England manager Gareth Southgate made the befuddling decision to field Trent Alexander-Arnold in midfield in their 2024 European Championship opener against Serbia.

The defender’s performance in the centre of the park is a crucial lesson that Liverpool manager Arne Slot needs to learn.

For a long time, fans and pundits have been clamouring for Alexander-Arnold to play through the middle because of his excellent passing range.

Former Reds boss Jurgen Klopp sometimes utilised him through the middle, and Southgate went for the same script.

However, playing in midfield requires more than superb passing ability. Alexander-Arnold can knock 50-yard passes to an attacker but lacks the fundamental qualities needed to play in midfield.

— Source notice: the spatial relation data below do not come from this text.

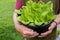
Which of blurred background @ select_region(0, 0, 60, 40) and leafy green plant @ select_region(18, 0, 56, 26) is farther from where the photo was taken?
blurred background @ select_region(0, 0, 60, 40)

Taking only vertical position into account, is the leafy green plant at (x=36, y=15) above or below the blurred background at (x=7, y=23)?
above

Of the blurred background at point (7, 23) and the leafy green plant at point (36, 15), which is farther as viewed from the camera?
the blurred background at point (7, 23)

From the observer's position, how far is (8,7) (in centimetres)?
339

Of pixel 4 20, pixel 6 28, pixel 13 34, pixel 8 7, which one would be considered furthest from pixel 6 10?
pixel 13 34

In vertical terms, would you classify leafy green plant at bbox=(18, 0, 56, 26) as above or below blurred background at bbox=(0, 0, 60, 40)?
above

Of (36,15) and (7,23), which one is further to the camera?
(7,23)

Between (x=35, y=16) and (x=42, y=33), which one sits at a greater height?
(x=35, y=16)

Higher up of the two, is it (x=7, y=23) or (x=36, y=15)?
(x=36, y=15)

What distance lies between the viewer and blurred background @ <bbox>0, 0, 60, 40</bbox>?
8.51 feet

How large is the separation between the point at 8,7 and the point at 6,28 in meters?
0.70

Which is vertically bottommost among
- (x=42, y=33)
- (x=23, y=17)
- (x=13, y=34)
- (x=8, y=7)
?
(x=13, y=34)

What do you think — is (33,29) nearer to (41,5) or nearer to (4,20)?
(41,5)

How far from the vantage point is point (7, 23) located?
9.49ft

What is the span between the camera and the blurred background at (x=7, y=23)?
102 inches
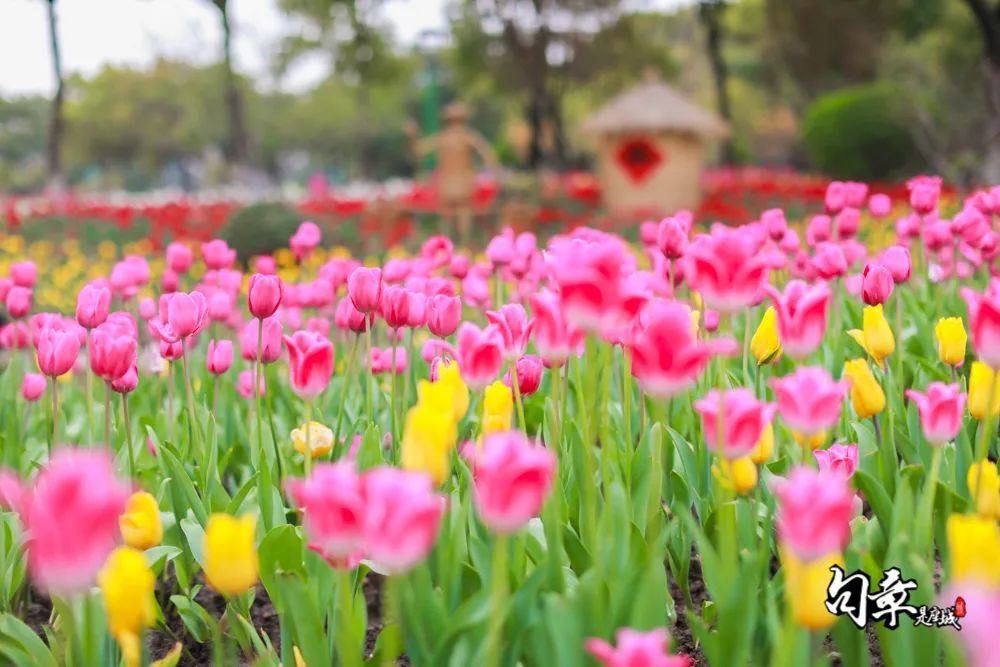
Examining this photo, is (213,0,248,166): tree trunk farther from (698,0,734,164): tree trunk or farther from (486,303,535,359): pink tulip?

The England international let the game bypass him, especially in the second half when the team needed control. He failed to grab the match by the horns the way Jude Bellingham did.

Alexander-Arnold won only two of his five duels, made an error that led to a Serbia shot, and struggled to create openings for his side.

He is decent enough on the ball, but it takes more than passing ability to impose yourself on the game as metronomes such as Toni Kroos.


The German understands how to use short and long passing to shape the rhythm of the game, and the Kirkby Academy graduate was sorely lacking in this area.

Slot needs to learn that for all the talk about how Alexander-Arnold is a defensive liability in defence – the 25-year-old is just as much a liability in midfield – just more lost.

Alexander Arnold needs to be at right-back despite his defensive frailties. Slot must resist the urge to shoehorn him into midfield.

Slot prefers control in midfield, and Alexander-Arnold cannot provide that.